### STATED PROBLEM
Print every record below exactly as written.

>> Start

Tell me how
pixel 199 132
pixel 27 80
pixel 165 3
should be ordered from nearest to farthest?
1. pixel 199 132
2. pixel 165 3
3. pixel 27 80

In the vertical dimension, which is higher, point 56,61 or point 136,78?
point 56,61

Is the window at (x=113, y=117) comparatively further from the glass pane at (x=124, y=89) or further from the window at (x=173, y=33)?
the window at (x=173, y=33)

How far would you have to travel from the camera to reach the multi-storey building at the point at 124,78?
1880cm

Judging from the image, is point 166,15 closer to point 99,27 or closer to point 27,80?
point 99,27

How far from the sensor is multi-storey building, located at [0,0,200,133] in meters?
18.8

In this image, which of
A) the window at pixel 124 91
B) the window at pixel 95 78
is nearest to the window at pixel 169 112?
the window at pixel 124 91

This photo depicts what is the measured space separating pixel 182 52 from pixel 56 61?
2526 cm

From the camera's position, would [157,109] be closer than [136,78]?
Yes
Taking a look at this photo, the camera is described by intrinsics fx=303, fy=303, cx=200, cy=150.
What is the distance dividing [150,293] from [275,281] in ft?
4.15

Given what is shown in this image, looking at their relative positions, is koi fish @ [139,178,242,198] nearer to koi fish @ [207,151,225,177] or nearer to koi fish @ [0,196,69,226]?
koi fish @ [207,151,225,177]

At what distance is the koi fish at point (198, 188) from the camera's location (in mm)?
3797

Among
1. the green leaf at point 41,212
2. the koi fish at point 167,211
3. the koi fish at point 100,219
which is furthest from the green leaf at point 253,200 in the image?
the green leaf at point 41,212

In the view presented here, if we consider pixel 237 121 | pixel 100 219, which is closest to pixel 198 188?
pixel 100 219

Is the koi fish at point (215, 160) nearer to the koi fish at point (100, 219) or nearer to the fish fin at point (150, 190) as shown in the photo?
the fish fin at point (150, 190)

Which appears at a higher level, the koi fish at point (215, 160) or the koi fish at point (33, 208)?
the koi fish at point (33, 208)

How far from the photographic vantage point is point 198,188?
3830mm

>> End

### OUTPUT FOR THIS TASK
Tell me how
pixel 199 132
pixel 27 80
pixel 165 3
should be ordered from nearest to farthest?
1. pixel 199 132
2. pixel 165 3
3. pixel 27 80

In the vertical dimension, which is higher, point 56,61 or point 136,78?
point 56,61

Is the window at (x=113, y=117) comparatively further from the glass pane at (x=124, y=89) or further from the window at (x=173, y=33)?
the window at (x=173, y=33)

How far would you have to travel from the camera to reach the multi-storey building at the point at 124,78?
1880cm

Judging from the image, is point 166,15 closer to point 99,27 or closer to point 27,80?
point 99,27

How far from the sensor is multi-storey building, located at [0,0,200,133] in meters?
18.8

In this image, which of
A) the window at pixel 124 91
B) the window at pixel 95 78
is nearest to the window at pixel 169 112?
the window at pixel 124 91

This photo depicts what is the measured space separating pixel 182 52 from pixel 56 61?
2526 cm

From the camera's position, would [157,109] be closer than [136,78]?
Yes
Taking a look at this photo, the camera is described by intrinsics fx=303, fy=303, cx=200, cy=150.
What is the distance dividing [150,293] from [275,281] in ft?
4.15

Given what is shown in this image, looking at their relative positions, is koi fish @ [139,178,242,198] nearer to koi fish @ [207,151,225,177] or nearer to koi fish @ [0,196,69,226]?
koi fish @ [207,151,225,177]

At what distance is the koi fish at point (198, 188) from the camera's location (in mm)?
3797

Among
1. the green leaf at point 41,212
2. the koi fish at point 167,211
3. the koi fish at point 100,219
which is furthest from the green leaf at point 253,200 in the image?
the green leaf at point 41,212

In the view presented here, if we consider pixel 237 121 | pixel 100 219, which is closest to pixel 198 188?
pixel 100 219

Is the koi fish at point (215, 160) nearer to the koi fish at point (100, 219) or nearer to the fish fin at point (150, 190) as shown in the photo?
the fish fin at point (150, 190)

Which appears at a higher level, the koi fish at point (215, 160) or the koi fish at point (33, 208)?
the koi fish at point (33, 208)

How far from the photographic vantage point is point 198,188?
3830mm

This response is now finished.